We roasted marshmallows (their first time making smores) in our backyard at 11:30 pm one night after the show (and the after-show-party party) with six of the Taiwan girls and several of Sarah's boy "friends" who unabashedly flirted with the foreign girls who in turn thought those boys were incredibly good looking and giggled and had themselves a grand ol' time.

They were particularly fond of Sarah's waffles, which was great because I didn't have to make it.

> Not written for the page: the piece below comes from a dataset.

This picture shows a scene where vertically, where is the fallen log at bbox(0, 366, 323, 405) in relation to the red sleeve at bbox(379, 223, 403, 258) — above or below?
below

Having had several Japanese exchange students over the years we eagerly anticipated something more along the super-respectful, ever-fasinated, and genuine sweetness and humble nature of the Japanese. These girls were not so much. I was disappointed to find that they came equipped with phones they spent most of their time on and could be very dismissive of my presence. They were a bit demanding and a little high-and-mighty, and well, just a little too much like American teens.
I have two teens and a tween thank-you-very-much and when everyone else in the family became disenchanted with these rather ungrateful and aloof girls I got left with the lot of it.
It was a long week.
We will not be doing this again for some time.

Monday, August 19, 2013

Hobbes

This summer John has been into reading Calvin and Hobbes. 
Like a lot. Like hours a day a lot. 
He started searching online for a Hobbes doll and began hounding me to buy him one. With John there is something new to obsess over every week so I was thinking it was just another passing fancy and determined to wait it out.
It didn't pass. Eventually I looked into how much it would cost to buy one one and discovered, evidently as many had before me, that they cannot be bought because they are not commercially made. If he wanted one I had to make it myself. 
If you are interested in making your own somebody went to a whole lot of work to make the pattern available to the world and you can see that here
Just know that it took me like 20 hours to make, which for me means a week and a half of sewing nights. It was about more than  John could stand waiting for me to finish that thing.



Say hello to John's new best friend. 
(He washes up nicely doesn't he?)


With all the Calvin and Hobbes books lying around the house this summer Peter and I have enjoyed reading some of it. Now that we have been parents, especially parents of a certain terror of a 9-year-old, we are seeing there is way more than a bit of truth to some of the comedy-- which makes it even funnier to us.